If the distribution of the data is symmetric, which means that Mean,
Median and Mode are roughly equal, above can be combined with Emphirical
rules over Chebyshev's theorem, which tells,
around 68% of data values lies within 1 standard deviation of the mean,
around 95% of data values lies within 2 standard deviation of the mean, and,
around 99% of data values lies within 3 standard deviation of the mean.
In Big Data, we work on huge set of data, the data may be whole data lying either on a Nosql data store or on HDFS, or the data may be past data plus set of incremental of data. We may require to break the data into proportionate subdivisions of populations. The populations are divided into subdivisions by Quantiles. There are different proportions of the subdivisions of the populations, median divides into 50% each, quartile divides into 25% each, decile divides into 10% each, where as percentile divides the population into 1% each subdivision. We can use this concept to get fairly equal distribution of data, by having Quantiles over a directory containing bulk data plus incremental, to divide them into sub populations over which any of the below data sampling design can be applied to get a reasonable wide spread sample distribution.
There are couple of interesting data sampling designs, let's see how they work,
Simple Random Samples - Works for batches. Occurrence of data elements is simultaneous. Every data element in the data set has equal probability of getting picked up in the sample frame. In the implementation, every data element is assigned a random number, once the assignment has been done, the list is sorted and the sample frame is picked up. Hence, the probability of an element having a random number in the data frame is same across whole data set. Usually, at least 5% of sample data is picked to form a qualitative sample frame.
Systematic Samples - Works for streams. Occurrence of data elements is sequential. Once the initial stream has arrived, an initial data stream is picked. Then thereafter, every kth element (total data set/sample frame size) is picked as the sample. This looks even sampling algorithm unless some pattern occurs in the streams. if the same pattern gets repeated in every stream, every kth sample will be repeated in cyclic manner.
Stratified Samples - Works for streams. This design performs even sampling even if the same pattern occurs in the population. This divides the whole data set into sub-data set. Proportionate sample frames from each sub-data set reflects the fractional proportion of each sub-data set in the whole data set. Hence, the respective sized sample frames are selected from each sub-data set. Within each of the sub-data set, either Simple Random Samples or Systematic Samples can be used to select samples fairly/unbiasedly.
Cluster Samples - Works on batches. The whole data set can be divided into clusters, each cluster working as a microcosm of the whole data set, having heterogenous data element. Intent is to increase the heterogenity of data element within the cluster and decrease the variability across the clusters.
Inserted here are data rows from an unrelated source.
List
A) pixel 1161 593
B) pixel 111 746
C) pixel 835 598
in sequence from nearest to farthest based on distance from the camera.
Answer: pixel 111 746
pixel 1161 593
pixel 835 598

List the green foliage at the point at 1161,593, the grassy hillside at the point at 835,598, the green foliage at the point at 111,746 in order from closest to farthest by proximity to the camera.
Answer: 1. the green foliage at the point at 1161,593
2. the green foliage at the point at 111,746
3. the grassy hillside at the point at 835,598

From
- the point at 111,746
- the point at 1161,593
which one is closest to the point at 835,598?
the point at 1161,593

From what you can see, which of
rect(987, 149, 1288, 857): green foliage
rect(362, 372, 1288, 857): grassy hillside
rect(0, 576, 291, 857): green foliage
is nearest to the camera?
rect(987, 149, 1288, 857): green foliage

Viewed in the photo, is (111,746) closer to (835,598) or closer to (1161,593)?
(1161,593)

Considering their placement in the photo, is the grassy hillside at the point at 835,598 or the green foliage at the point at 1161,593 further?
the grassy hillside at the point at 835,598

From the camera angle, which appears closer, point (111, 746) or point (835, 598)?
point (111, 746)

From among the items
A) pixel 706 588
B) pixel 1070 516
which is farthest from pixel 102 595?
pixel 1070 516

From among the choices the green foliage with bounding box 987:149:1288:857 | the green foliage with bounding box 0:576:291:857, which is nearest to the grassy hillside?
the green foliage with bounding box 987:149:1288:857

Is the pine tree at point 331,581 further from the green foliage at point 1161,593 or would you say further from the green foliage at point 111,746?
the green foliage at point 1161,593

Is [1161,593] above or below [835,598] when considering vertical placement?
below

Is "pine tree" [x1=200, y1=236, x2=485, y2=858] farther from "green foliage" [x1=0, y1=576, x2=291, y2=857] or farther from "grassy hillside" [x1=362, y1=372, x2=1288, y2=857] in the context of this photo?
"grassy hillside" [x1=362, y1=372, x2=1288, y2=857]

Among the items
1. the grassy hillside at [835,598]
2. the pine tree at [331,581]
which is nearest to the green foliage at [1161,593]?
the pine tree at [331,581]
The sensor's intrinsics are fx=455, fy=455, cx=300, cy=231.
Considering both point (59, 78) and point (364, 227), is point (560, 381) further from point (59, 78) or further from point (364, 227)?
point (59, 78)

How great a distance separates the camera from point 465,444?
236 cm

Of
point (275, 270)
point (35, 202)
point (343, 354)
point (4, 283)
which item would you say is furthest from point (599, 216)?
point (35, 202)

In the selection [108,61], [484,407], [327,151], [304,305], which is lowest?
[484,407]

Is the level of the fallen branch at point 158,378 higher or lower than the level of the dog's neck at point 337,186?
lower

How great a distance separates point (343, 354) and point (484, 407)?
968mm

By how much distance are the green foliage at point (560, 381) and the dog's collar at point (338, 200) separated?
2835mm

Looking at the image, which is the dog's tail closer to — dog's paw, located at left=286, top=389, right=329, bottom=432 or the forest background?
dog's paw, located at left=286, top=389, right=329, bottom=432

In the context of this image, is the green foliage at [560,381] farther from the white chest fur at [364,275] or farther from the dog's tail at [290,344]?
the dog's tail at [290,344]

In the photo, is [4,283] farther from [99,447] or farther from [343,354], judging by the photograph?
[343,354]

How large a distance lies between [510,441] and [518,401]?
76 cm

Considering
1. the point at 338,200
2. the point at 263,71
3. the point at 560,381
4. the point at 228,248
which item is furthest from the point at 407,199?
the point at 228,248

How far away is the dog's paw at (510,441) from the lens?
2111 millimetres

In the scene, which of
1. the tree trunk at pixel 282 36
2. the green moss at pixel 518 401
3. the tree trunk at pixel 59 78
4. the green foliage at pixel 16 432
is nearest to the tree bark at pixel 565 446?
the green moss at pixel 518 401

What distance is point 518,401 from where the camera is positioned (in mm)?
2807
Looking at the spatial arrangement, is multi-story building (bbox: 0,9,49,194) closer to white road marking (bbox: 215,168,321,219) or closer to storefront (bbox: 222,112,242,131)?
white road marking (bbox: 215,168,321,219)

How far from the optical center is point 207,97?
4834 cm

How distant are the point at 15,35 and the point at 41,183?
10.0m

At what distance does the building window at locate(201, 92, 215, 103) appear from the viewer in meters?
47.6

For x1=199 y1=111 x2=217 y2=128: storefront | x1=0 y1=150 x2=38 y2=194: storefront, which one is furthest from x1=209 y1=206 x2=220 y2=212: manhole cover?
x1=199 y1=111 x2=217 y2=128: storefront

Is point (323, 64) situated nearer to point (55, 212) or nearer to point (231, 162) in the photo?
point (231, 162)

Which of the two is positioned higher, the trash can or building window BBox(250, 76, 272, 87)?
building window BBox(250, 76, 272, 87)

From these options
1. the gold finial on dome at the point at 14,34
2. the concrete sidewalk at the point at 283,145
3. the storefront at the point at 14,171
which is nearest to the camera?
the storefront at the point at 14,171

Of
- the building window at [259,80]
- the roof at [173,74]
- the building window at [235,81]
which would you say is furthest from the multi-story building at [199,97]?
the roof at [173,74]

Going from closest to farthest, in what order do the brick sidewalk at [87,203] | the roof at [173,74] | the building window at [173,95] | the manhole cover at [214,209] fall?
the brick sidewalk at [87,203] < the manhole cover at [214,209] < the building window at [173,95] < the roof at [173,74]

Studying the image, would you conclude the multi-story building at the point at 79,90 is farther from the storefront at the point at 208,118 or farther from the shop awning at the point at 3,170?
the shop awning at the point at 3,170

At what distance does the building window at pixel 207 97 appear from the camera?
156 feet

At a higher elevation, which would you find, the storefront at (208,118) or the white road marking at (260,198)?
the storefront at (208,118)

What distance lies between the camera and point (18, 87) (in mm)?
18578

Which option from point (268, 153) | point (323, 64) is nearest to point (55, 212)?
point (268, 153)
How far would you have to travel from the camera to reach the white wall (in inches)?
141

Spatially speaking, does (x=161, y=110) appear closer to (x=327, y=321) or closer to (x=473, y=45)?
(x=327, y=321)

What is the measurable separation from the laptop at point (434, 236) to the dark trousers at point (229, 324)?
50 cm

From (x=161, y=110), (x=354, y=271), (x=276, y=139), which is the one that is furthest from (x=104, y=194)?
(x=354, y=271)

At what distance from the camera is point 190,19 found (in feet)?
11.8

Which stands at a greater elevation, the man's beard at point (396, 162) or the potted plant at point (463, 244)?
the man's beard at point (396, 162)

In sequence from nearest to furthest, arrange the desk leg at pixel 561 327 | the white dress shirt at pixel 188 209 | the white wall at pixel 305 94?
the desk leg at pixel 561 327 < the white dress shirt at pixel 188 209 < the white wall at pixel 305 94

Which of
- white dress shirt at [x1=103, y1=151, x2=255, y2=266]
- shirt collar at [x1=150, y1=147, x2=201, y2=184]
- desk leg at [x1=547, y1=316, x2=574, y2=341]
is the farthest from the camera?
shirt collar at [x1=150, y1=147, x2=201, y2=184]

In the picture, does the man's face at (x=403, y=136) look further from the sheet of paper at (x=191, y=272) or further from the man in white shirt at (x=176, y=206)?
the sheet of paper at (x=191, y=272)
Once this has been done, random clusters can be picked up, and sample data frames can be formed from them.
When taking out samples from the overall data set, the sampling error is quite inherent, it's the difference between the sample and the overall data set over which the sample has been collected. Mathematically, it is directly proportional to the standard deviation of the overall data set and inversely proportional to the sample size. Hence, more the sample size, more will be the concentration of sample mean around the overall data set mean, the more peaked the sample distribution will be around overall data set mean. The smaller the sample size, the flatter will be the sampling distribution around the overall data set mean.
Working on the unstructured data is lying on HDFS, many times we can't be sure that the distribution of data is normal, or the population variance is not known. It's difficult to come up with correct sampling in such cases. But a thumb rule can be, that assuming the whole data distribution is not heavily skewed and we are taking sufficient sample size, a t-distribution (which uses sample distribution and population distribution) should give us a good approximation of the distribution of the sample data.